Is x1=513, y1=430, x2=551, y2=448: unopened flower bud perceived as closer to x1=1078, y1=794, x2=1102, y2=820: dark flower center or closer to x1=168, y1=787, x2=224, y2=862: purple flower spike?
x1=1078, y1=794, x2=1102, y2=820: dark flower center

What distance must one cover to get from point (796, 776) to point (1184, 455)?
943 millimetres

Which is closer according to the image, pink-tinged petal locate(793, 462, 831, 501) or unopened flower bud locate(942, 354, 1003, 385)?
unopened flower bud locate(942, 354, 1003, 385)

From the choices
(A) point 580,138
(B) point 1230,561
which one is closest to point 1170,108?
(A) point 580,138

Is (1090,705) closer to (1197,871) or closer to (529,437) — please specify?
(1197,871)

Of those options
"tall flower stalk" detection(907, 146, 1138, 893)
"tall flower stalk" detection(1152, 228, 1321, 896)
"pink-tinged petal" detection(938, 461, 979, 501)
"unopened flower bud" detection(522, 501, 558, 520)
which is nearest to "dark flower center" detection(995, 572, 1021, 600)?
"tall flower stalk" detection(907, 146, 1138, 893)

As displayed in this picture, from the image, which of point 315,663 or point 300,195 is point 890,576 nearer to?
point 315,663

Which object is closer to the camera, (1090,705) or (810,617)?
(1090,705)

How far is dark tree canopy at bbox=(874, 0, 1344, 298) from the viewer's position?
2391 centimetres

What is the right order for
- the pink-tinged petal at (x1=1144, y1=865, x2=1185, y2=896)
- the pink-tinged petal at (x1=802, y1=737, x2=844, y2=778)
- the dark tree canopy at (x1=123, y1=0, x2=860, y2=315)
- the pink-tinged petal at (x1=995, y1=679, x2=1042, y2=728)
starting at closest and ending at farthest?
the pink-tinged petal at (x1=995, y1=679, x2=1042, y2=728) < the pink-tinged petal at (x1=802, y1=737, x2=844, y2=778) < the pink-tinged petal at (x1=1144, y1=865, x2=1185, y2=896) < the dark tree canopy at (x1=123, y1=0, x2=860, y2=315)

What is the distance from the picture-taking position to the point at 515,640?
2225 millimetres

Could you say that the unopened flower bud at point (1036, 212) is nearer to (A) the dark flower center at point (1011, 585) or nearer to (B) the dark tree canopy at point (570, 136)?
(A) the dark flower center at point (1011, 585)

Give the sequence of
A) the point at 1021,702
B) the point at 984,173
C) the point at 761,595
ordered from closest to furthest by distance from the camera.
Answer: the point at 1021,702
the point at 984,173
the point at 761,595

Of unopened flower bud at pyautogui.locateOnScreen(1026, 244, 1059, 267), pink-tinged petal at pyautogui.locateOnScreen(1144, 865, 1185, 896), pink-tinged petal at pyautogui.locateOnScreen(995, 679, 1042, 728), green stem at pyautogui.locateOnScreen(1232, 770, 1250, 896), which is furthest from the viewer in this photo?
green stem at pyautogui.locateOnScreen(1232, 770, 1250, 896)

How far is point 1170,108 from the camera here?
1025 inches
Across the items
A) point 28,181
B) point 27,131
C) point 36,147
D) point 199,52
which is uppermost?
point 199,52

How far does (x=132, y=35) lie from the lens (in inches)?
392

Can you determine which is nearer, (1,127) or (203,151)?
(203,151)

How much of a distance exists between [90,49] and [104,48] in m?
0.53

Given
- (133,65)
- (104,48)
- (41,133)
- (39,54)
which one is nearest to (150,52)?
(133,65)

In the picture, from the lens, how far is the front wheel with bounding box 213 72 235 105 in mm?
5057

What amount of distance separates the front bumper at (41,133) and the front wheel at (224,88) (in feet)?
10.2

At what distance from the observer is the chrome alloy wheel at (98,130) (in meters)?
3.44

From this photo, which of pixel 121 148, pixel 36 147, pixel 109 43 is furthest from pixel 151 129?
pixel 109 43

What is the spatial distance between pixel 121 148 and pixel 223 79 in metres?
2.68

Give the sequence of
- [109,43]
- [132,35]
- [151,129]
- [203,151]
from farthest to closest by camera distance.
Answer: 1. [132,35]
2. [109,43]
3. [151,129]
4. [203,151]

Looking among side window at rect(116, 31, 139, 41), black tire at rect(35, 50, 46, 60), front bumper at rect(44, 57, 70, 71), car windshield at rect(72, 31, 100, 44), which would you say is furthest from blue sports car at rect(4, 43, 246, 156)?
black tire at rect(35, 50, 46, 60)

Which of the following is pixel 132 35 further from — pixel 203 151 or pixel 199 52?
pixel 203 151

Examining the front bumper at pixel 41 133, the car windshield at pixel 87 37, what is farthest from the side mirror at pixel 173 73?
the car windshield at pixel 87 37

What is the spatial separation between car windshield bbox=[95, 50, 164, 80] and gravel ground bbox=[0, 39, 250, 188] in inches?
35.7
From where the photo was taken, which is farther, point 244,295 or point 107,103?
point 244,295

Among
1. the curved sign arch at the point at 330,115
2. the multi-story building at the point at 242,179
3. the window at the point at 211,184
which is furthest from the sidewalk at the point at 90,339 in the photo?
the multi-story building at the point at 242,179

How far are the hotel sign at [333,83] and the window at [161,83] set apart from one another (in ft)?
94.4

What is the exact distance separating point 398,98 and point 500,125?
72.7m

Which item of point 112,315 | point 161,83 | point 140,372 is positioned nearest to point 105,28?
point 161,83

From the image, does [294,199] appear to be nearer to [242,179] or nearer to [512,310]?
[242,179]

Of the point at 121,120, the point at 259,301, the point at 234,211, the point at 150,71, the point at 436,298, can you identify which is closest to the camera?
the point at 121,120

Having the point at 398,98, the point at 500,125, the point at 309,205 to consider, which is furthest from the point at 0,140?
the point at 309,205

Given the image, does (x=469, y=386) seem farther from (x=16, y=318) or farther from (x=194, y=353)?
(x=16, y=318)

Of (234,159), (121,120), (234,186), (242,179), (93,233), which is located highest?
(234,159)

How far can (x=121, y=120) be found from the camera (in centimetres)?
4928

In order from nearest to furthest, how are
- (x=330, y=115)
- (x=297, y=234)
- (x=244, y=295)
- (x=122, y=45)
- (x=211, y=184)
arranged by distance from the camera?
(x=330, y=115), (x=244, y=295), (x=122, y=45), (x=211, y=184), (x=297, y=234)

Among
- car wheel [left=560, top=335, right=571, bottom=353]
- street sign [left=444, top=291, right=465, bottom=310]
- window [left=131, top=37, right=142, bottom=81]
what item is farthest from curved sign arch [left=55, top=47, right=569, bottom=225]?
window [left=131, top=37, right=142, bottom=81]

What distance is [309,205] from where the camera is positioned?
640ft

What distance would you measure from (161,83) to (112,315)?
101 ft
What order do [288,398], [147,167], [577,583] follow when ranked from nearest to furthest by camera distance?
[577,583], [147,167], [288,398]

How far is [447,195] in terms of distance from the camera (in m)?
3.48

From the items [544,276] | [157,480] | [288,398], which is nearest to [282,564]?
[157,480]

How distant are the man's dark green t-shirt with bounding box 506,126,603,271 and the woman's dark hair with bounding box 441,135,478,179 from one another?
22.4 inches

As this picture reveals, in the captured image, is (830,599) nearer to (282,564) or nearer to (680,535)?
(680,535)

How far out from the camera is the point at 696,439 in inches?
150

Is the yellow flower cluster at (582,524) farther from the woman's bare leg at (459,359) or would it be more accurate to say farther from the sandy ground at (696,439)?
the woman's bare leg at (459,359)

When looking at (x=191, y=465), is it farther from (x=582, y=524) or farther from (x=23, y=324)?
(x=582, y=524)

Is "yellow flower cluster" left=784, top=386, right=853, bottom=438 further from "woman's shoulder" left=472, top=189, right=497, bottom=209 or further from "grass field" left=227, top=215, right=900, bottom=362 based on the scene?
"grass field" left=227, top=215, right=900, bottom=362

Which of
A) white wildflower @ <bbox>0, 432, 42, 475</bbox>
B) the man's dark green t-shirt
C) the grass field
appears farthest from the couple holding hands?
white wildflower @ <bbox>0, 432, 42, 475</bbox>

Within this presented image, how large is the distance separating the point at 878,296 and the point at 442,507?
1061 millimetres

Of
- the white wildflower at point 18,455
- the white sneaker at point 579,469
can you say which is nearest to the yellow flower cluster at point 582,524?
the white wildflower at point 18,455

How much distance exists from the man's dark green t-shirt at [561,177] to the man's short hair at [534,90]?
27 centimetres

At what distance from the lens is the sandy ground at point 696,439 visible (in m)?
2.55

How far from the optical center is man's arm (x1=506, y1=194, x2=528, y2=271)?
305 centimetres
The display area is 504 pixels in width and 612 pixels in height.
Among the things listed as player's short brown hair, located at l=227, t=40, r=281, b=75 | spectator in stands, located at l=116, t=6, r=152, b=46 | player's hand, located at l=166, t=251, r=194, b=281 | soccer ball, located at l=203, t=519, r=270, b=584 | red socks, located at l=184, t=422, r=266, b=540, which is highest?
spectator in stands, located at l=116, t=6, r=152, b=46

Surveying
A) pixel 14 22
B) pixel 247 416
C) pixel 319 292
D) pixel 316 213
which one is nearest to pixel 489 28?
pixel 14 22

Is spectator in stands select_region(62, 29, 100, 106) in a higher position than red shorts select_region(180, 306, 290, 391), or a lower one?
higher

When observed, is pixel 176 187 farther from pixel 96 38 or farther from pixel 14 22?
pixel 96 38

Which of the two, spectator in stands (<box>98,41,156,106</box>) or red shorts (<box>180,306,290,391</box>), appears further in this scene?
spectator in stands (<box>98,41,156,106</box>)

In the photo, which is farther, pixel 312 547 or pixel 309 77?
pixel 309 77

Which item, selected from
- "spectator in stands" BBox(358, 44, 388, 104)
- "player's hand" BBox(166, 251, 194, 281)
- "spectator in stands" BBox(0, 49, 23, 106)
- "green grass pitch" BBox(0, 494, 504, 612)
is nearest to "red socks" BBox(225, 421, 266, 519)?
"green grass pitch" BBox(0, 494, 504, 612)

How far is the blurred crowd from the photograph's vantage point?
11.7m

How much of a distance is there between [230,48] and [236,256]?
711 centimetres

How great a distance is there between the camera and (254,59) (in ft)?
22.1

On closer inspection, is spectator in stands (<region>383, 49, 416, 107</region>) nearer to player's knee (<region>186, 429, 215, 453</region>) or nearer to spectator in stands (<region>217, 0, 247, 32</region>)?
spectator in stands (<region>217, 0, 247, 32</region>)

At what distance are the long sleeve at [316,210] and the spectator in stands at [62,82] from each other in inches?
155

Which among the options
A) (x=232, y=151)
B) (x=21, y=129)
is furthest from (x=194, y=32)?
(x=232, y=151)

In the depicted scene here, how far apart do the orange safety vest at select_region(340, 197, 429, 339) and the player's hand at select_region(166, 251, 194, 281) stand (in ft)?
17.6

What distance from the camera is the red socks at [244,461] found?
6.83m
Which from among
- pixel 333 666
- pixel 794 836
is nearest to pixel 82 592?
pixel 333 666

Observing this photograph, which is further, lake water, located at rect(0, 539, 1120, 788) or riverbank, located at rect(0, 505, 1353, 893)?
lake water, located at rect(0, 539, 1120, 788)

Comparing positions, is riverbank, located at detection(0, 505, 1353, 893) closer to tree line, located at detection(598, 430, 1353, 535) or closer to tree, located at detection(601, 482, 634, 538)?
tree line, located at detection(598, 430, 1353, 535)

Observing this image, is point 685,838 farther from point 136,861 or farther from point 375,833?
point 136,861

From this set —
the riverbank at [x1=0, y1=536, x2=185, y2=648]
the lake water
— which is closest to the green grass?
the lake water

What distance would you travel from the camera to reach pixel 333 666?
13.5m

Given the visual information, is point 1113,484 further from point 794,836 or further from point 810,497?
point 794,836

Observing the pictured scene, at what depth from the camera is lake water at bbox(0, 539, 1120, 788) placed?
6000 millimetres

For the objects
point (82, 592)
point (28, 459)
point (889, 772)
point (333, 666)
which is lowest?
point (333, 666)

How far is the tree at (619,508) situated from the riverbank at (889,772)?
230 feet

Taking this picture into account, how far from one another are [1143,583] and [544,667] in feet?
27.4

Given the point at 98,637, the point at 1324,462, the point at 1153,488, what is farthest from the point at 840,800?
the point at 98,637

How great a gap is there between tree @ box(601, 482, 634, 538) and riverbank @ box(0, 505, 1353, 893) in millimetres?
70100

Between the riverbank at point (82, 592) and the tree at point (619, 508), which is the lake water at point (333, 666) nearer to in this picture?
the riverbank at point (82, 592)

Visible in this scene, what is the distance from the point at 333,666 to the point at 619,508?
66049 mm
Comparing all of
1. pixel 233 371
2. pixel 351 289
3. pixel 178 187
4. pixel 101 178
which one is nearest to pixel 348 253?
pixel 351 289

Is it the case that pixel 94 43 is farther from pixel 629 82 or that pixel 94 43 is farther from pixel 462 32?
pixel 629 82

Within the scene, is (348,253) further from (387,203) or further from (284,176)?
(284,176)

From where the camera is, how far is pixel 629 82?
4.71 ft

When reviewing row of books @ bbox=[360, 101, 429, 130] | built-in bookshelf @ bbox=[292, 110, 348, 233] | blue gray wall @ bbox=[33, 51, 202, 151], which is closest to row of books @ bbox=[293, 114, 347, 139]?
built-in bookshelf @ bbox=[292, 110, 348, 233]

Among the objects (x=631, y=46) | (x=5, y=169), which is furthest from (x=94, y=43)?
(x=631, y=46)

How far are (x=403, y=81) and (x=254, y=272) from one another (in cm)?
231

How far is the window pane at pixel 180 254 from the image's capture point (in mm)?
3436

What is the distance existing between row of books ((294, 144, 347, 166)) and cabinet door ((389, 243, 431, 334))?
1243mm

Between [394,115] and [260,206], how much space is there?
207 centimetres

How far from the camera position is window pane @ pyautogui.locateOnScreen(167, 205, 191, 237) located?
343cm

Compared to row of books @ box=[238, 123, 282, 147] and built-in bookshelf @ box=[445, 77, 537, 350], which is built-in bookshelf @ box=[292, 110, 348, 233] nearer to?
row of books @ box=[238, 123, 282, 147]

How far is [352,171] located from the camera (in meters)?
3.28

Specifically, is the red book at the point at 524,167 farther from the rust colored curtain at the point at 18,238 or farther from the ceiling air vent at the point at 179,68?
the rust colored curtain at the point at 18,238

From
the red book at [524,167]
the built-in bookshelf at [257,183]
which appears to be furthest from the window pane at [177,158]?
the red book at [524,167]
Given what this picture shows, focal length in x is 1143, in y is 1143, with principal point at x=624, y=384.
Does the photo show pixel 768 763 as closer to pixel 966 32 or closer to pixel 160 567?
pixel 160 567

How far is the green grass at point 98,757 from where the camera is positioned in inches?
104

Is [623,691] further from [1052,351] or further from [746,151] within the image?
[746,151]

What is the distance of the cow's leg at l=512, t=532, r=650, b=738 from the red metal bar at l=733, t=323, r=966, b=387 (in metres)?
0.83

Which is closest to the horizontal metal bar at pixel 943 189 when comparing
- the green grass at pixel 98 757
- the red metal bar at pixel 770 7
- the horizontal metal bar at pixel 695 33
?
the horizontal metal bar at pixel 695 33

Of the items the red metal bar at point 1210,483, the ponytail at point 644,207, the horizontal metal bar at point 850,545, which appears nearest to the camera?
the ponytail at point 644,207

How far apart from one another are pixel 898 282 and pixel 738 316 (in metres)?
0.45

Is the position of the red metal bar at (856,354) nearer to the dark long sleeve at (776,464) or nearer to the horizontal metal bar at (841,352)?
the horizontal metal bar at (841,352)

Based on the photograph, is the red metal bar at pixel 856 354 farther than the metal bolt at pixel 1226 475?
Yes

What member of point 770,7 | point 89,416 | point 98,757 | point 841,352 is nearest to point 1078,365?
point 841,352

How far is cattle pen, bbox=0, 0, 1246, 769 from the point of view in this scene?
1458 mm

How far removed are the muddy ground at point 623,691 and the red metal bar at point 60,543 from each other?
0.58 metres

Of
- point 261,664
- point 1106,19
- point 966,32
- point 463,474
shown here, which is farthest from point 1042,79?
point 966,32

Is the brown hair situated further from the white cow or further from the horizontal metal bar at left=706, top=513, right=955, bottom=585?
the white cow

* * *

Pick out every line of the listing above that contains the word "items" and copy each one in full.

Across the items
From the items [544,276] | [157,480] | [288,398], which is nearest to [282,564]?
Of the items the red metal bar at point 1210,483, the ponytail at point 644,207, the horizontal metal bar at point 850,545, which appears nearest to the camera?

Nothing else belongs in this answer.